● **What you need to do**: Look through the data below for the line with "In dit boek" and the line with "98 blz. ƒ 27,50", then output those two and all lines in between, exactly as written.

● **Supplied material**:
◆ ◆ ◆ ◆ ◆ ◆ ◆

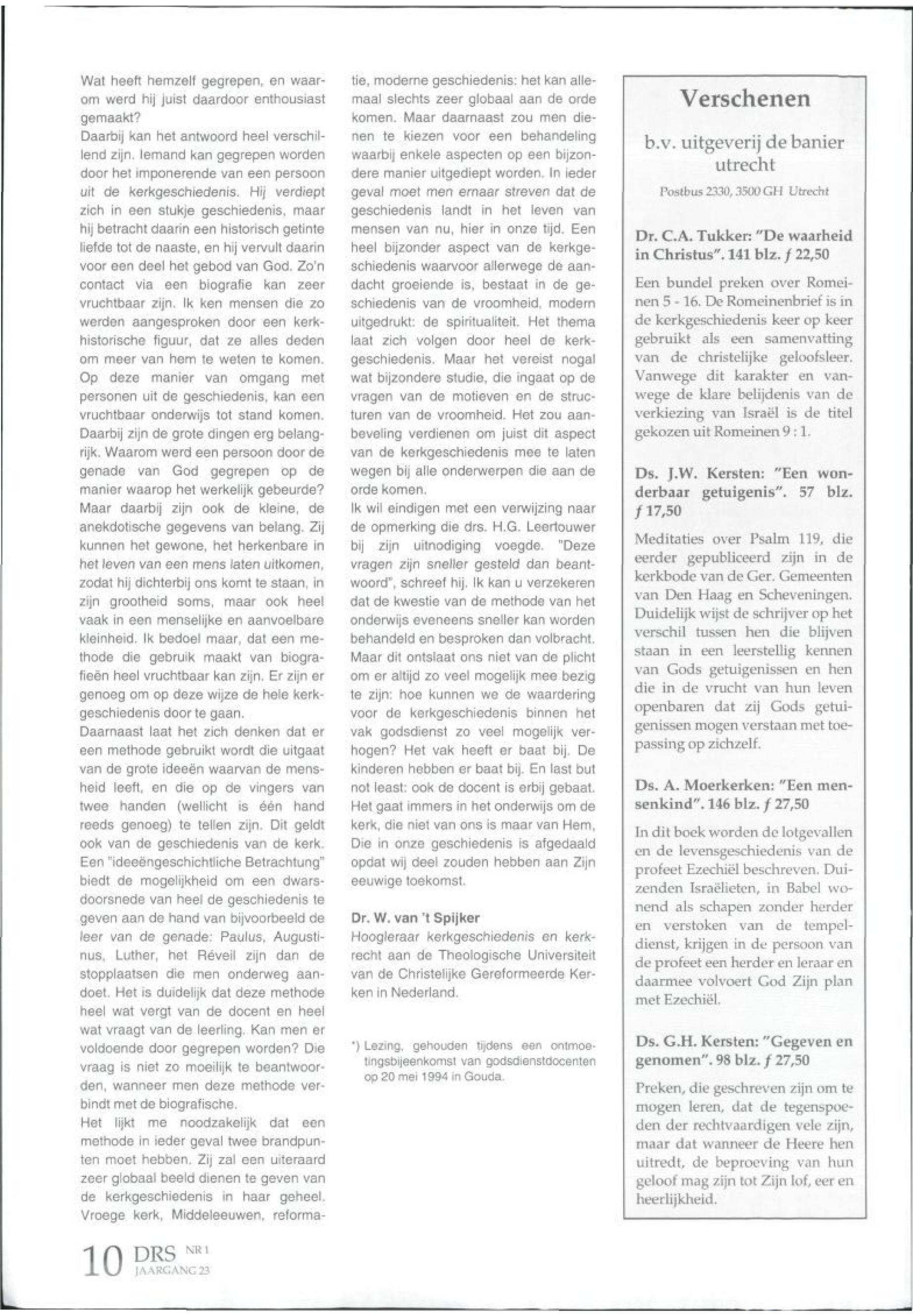 Wat heeft hemzelf gegrepen, en waarom werd hij juist daardoor enthousiast gemaakt?
Daarbij kan het antwoord heel verschillend zijn. Iemand kan gegrepen worden door het imponerende van een persoon uit de kerkgeschiedenis. Hij verdiept zich in een stukje geschiedenis, maar hij betracht daarin een historisch getinte liefde tot de naaste, en hij vervult daarin voor een deel het gebod van God. Zo'n contact via een biografie kan zeer vruchtbaar zijn. Ik ken mensen die zo werden aangesproken door een kerkhistorische figuur, dat ze alles deden om meer van hem te weten te komen. Op deze manier van omgang met personen uit de geschiedenis, kan een vruchtbaar onderwijs tot stand komen. Daarbij zijn de grote dingen erg belangrijk. Waarom werd een persoon door de genade van God gegrepen op de manier waarop het werkelijk gebeurde? Maar daarbij zijn ook de kleine, de anekdotische gegevens van belang. Zij kunnen het gewone, het herkenbare in het leven van een mens laten uitkomen, zodat hij dichterbij ons komt te staan, in zijn grootheid soms, maar ook heel vaak in een menselijke en aanvoelbare kleinheid. Ik bedoel maar, dat een methode die gebruik maakt van biografieën heel vruchtbaar kan zijn. Er zijn er genoeg om op deze wijze de hele kerkgeschiedenis door te gaan.
Daarnaast laat het zich denken dat er een methode gebruikt wordt die uitgaat van de grote ideeën waarvan de mensheid leeft, en die op de vingers van twee handen (wellicht is één hand reeds genoeg) te tellen zijn. Dit geldt ook van de geschiedenis van de kerk. Een "ideeëngeschichtliche Betrachtung" biedt de mogelijkheid om een dwarsdoorsnede van heel de geschiedenis te geven aan de hand van bijvoorbeeld de leer van de genade: Paulus, Augustinus, Luther, het Réveil zijn dan de stopplaatsen die men onderweg aandoet. Het is duidelijk dat deze methode heel wat vergt van de docent en heel wat vraagt van de leerling. Kan men er voldoende door gegrepen worden? Die vraag is niet zo moeilijk te beantwoorden, wanneer men deze methode verbindt met de biografische.
Het lijkt me noodzakelijk dat een methode in ieder geval twee brandpunten moet hebben. Zij zal een uiteraard zeer globaal beeld dienen te geven van de kerkgeschiedenis in haar geheel. Vroege kerk, Middeleeuwen, reformatie, moderne geschiedenis: het kan allemaal slechts zeer globaal aan de orde komen. Maar daarnaast zou men dienen te kiezen voor een behandeling waarbij enkele aspecten op een bijzondere manier uitgediept worden. In ieder geval moet men ernaar streven dat de geschiedenis landt in het leven van mensen van nu, hier in onze tijd. Een heel bijzonder aspect van de kerkgeschiedenis waarvoor allerwege de aandacht groeiende is, bestaat in de geschiedenis van de vroomheid, modern uitgedrukt: de spiritualiteit. Het thema laat zich volgen door heel de kerkgeschiedenis. Maar het vereist nogal wat bijzondere studie, die ingaat op de vragen van de motieven en de structuren van de vroomheid. Het zou aanbeveling verdienen om juist dit aspect van de kerkgeschiedenis mee te laten wegen bij alle onderwerpen die aan de orde komen.
Ik wil eindigen met een verwijzing naar de opmerking die drs. H.G. Leertouwer bij zijn uitnodiging voegde. "Deze vragen zijn sneller gesteld dan beantwoord", schreef hij. Ik kan u verzekeren dat de kwestie van de methode van het onderwijs eveneens sneller kan worden behandeld en besproken dan volbracht. Maar dit ontslaat ons niet van de plicht om er altijd zo veel mogelijk mee bezig te zijn: hoe kunnen we de waardering voor de kerkgeschiedenis binnen het vak godsdienst zo veel mogelijk verhogen? Het vak heeft er baat bij. De kinderen hebben er baat bij. En last but not least: ook de docent is erbij gebaat. Het gaat immers in het onderwijs om de kerk, die niet van ons is maar van Hem, Die in onze geschiedenis is afgedaald opdat wij deel zouden hebben aan Zijn eeuwige toekomst.

Dr. W. van 't Spijker
Hoogleraar kerkgeschiedenis en kerkrecht aan de Theologische Universiteit van de Christelijke Gereformeerde Kerken in Nederland.

*) Lezing, gehouden tijdens een ontmoetingsbijeenkomst van godsdienstdocenten op 20 mei 1994 in Gouda.

Verschenen

b.v. uitgeverij de banier utrecht

Postbus 2330, 3500 GH Utrecht

Dr. C.A. Tukker: "De waarheid in Christus". 141 blz. ƒ 22,50

Een bundel preken over Romeinen 5 - 16. De Romeinenbrief is in de kerkgeschiedenis keer op keer gebruikt als een samenvatting van de christelijke geloofsleer. Vanwege dit karakter en vanwege de klare belijdenis van de verkiezing van Israël is de titel gekozen uit Romeinen 9 : 1.

Ds. J.W. Kersten: "Een wonderbaar getuigenis". 57 blz. ƒ 17,50

Meditaties over Psalm 119, die eerder gepubliceerd zijn in de kerkbode van de Ger. Gemeenten van Den Haag en Scheveningen. Duidelijk wijst de schrijver op het verschil tussen hen die blijven staan in een leerstellig kennen van Gods getuigenissen en hen die in de vrucht van hun leven openbaren dat zij Gods getuigenissen mogen verstaan met toepassing op zichzelf.

Ds. A. Moerkerken: "Een mensenkind". 146 blz. ƒ 27,50

In dit boek worden de lotgevallen en de levensgeschiedenis van de profeet Ezechiël beschreven. Duizenden Israëlieten, in Babel wonend als schapen zonder herder en verstoken van de tempeldienst, krijgen in de persoon van de profeet een herder en leraar en daarmee volvoert God Zijn plan met Ezechiël.

Ds. G.H. Kersten: "Gegeven en genomen". 98 blz. ƒ 27,50

Preken, die geschreven zijn om te mogen leren, dat de tegenspoeden der rechtvaardigen vele zijn, maar dat wanneer de Heere hen uitredt, de beproeving van hun geloof mag zijn tot Zijn lof, eer en heerlijkheid.

10 DRS NR 1 JAARGANG 23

◆ ◆ ◆ ◆ ◆ ◆ ◆

● **Output for this exercise**:
In dit boek worden de lotgevallen en de levensgeschiedenis van de profeet Ezechiël beschreven. Duizenden Israëlieten, in Babel wonend als schapen zonder herder en verstoken van de tempeldienst, krijgen in de persoon van de profeet een herder en leraar en daarmee volvoert God Zijn plan met Ezechiël.

Ds. G.H. Kersten: "Gegeven en genomen". 98 blz. ƒ 27,50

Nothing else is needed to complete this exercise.